→ **PROVIDED INFORMATION**
* * * * *

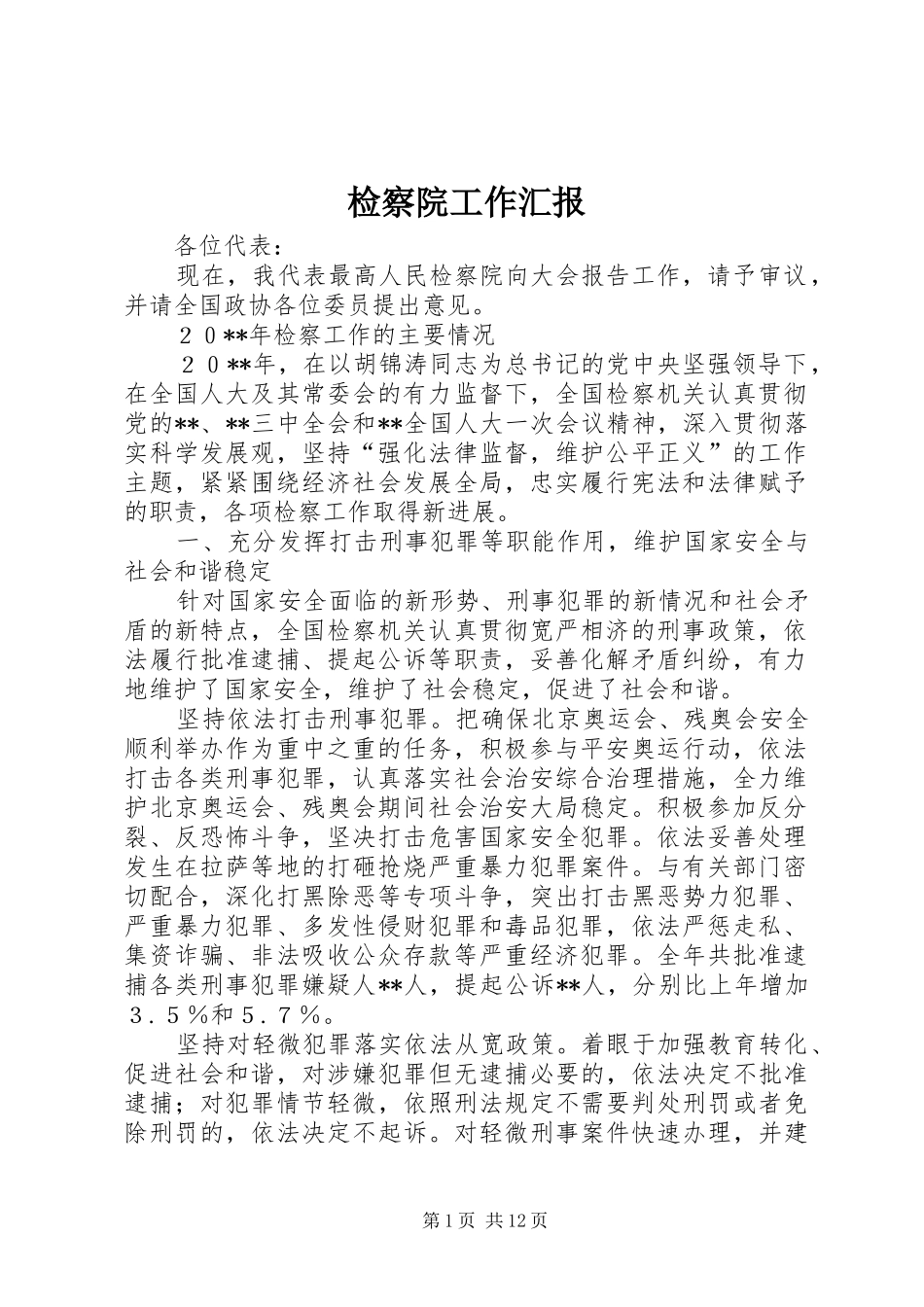 检察院工作汇报

各位代表：

现在，我代表最高人民检察院向大会报告工作，请予审议，并请全国政协各位委员提出意见。

２０**年检察工作的主要情况

２０**年，在以胡锦涛同志为总书记的党中央坚强领导下，在全国人大及其常委会的有力监督下，全国检察机关认真贯彻党的**、**三中全会和**全国人大一次会议精神，深入贯彻落实科学发展观，坚持“强化法律监督，维护公平正义”的工作主题，紧紧围绕经济社会发展全局，忠实履行宪法和法律赋予的职责，各项检察工作取得新进展。

一、充分发挥打击刑事犯罪等职能作用，维护国家安全与社会和谐稳定

针对国家安全面临的新形势、刑事犯罪的新情况和社会矛盾的新特点，全国检察机关认真贯彻宽严相济的刑事政策，依法履行批准逮捕、提起公诉等职责，妥善化解矛盾纠纷，有力地维护了国家安全，维护了社会稳定，促进了社会和谐。

坚持依法打击刑事犯罪。把确保北京奥运会、残奥会安全顺利举办作为重中之重的任务，积极参与平安奥运行动，依法打击各类刑事犯罪，认真落实社会治安综合治理措施，全力维护北京奥运会、残奥会期间社会治安大局稳定。积极参加反分裂、反恐怖斗争，坚决打击危害国家安全犯罪。依法妥善处理发生在拉萨等地的打砸抢烧严重暴力犯罪案件。与有关部门密切配合，深化打黑除恶等专项斗争，突出打击黑恶势力犯罪、严重暴力犯罪、多发性侵财犯罪和毒品犯罪，依法严惩走私、集资诈骗、非法吸收公众存款等严重经济犯罪。全年共批准逮捕各类刑事犯罪嫌疑人**人，提起公诉**人，分别比上年增加３．５％和５．７％。

坚持对轻微犯罪落实依法从宽政策。着眼于加强教育转化、促进社会和谐，对涉嫌犯罪但无逮捕必要的，依法决定不批准逮捕；对犯罪情节轻微，依照刑法规定不需要判处刑罚或者免除刑罚的，依法决定不起诉。对轻微刑事案件快速办理，并建

第1页 共12页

* * * * *

→ **WORK INSTRUCTION**
An exact copy of the entries above is needed, with the pictures removed.

→ **RESPONSE**
 检察院工作汇报

各位代表：

现在，我代表最高人民检察院向大会报告工作，请予审议，并请全国政协各位委员提出意见。

２０**年检察工作的主要情况

２０**年，在以胡锦涛同志为总书记的党中央坚强领导下，在全国人大及其常委会的有力监督下，全国检察机关认真贯彻党的**、**三中全会和**全国人大一次会议精神，深入贯彻落实科学发展观，坚持“强化法律监督，维护公平正义”的工作主题，紧紧围绕经济社会发展全局，忠实履行宪法和法律赋予的职责，各项检察工作取得新进展。

一、充分发挥打击刑事犯罪等职能作用，维护国家安全与社会和谐稳定

针对国家安全面临的新形势、刑事犯罪的新情况和社会矛盾的新特点，全国检察机关认真贯彻宽严相济的刑事政策，依法履行批准逮捕、提起公诉等职责，妥善化解矛盾纠纷，有力地维护了国家安全，维护了社会稳定，促进了社会和谐。

坚持依法打击刑事犯罪。把确保北京奥运会、残奥会安全顺利举办作为重中之重的任务，积极参与平安奥运行动，依法打击各类刑事犯罪，认真落实社会治安综合治理措施，全力维护北京奥运会、残奥会期间社会治安大局稳定。积极参加反分裂、反恐怖斗争，坚决打击危害国家安全犯罪。依法妥善处理发生在拉萨等地的打砸抢烧严重暴力犯罪案件。与有关部门密切配合，深化打黑除恶等专项斗争，突出打击黑恶势力犯罪、严重暴力犯罪、多发性侵财犯罪和毒品犯罪，依法严惩走私、集资诈骗、非法吸收公众存款等严重经济犯罪。全年共批准逮捕各类刑事犯罪嫌疑人**人，提起公诉**人，分别比上年增加３．５％和５．７％。

坚持对轻微犯罪落实依法从宽政策。着眼于加强教育转化、促进社会和谐，对涉嫌犯罪但无逮捕必要的，依法决定不批准逮捕；对犯罪情节轻微，依照刑法规定不需要判处刑罚或者免除刑罚的，依法决定不起诉。对轻微刑事案件快速办理，并建

第1页 共12页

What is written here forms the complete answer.